An example of this can be seen when an individual is given choice and control of a personal budget to purchase personal or nursing care for an older adult, then it would give the individual personal control over how, when and by whom the care or equipment should be provided. This philosophy is embraced with the College of Occupational Therapists Code of Ethics that ‘occupational therapists shall at all times recognise, respect and uphold the autonomy of clients, and advocate client choice.’ (College of Occupational Therapists 2005, p.2.1).
Social Care Institute for Excellence (2010) agree that occupational therapists are skilled in finding and tailoring individual solutions for people in different care settings and aim to improve the quality of life, as well as a facilitator of learning needs and can work collaboratively with people who use services, their carers, families, friends and other social care and health professionals to co-design and co-produce care and support.
Social Care Institute for Excellence (2010) believes also that by introducing this new agenda it will allow service users to become empowered and enable them to design the support packages for themselves or choose how they want to live.

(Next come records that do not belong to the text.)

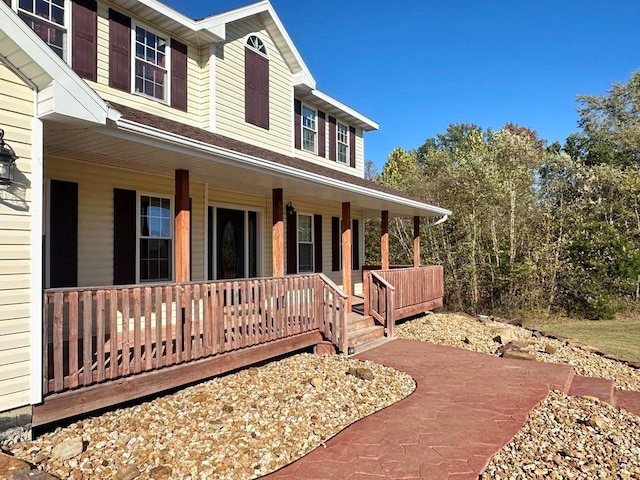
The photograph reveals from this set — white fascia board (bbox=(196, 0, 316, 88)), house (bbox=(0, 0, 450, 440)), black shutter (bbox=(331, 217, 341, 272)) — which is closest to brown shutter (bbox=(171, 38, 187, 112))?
house (bbox=(0, 0, 450, 440))

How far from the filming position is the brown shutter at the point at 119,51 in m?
7.46

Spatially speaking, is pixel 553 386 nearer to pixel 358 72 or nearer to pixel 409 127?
pixel 358 72

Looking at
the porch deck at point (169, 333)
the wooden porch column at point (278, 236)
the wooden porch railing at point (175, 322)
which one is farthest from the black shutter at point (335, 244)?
the porch deck at point (169, 333)

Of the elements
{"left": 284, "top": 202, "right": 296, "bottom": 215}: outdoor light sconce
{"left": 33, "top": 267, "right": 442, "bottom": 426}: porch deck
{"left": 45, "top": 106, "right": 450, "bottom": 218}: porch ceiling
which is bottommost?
{"left": 33, "top": 267, "right": 442, "bottom": 426}: porch deck

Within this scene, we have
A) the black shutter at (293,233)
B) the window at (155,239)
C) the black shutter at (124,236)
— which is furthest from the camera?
the black shutter at (293,233)

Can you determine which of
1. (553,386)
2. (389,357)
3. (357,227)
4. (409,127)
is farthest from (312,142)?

This in turn will enable service users to feel that are being supported in staying well and ensure that they have access to public services. This approach undoubtedly has the potential to improve the quality of people’s lives and give occupational therapists the opportunity to use their skills and expertise.

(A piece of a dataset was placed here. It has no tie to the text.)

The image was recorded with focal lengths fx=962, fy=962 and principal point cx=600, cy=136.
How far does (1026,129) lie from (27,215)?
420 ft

Over 70 health projects have been chosen by the Department of Health across England to pilot personal health budgets and a formal evaluation has been carried out by the Department of Health (Department of Health, 2009). Evidence suggests that although it was popular with younger disabled people, many of the older age service users found they were put off by the complexities of the scheme, especially around issues of becoming an employer if they needed to appoint paying carers (McGauran, 2010).

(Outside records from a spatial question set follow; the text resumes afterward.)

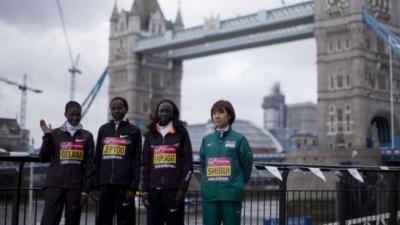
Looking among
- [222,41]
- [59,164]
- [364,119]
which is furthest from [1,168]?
[222,41]

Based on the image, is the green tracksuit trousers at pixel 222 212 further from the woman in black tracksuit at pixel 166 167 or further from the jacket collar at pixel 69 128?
the jacket collar at pixel 69 128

As Mandelstem (2010) points out there is some confusion in the legislation in the personalisation agenda as there is no new legislation or detailed statutory guidance to support this. The Department of Health have set up a ‘toolkit’ that fits personalisation into legislation but it is inadequate and contains errors. Therefore suggesting that there could be risks involved in the transformation of social care.
What is apparent from evidence on pilot studies is very early to say what the full impact of personal budgets will be on occupational therapy staff and other professionals, and that it is most likely that developments of personal health budgets need to significantly change cultural values throughout the National Health Service (Stobbs, 2010).
Personalisation in social care does have potential benefits in giving service users choice and control over their care services. Although there is no doubt that it does have some potential pitfalls. What can be recognised from this new approach is that safeguarding is essential to all service users especially complex cases where careful risk management and person centred practice are essential.
However, personalisation is in its infancy stage and a lot more debate is needed around this new policy for service users to feel confident in new transformation of our healthcare system. Equally, this can be seen as an excellent opportunity for occupational therapists to demonstrate that they are well equipped to take the lead in this personalised agenda as it sits well in the role of their profession.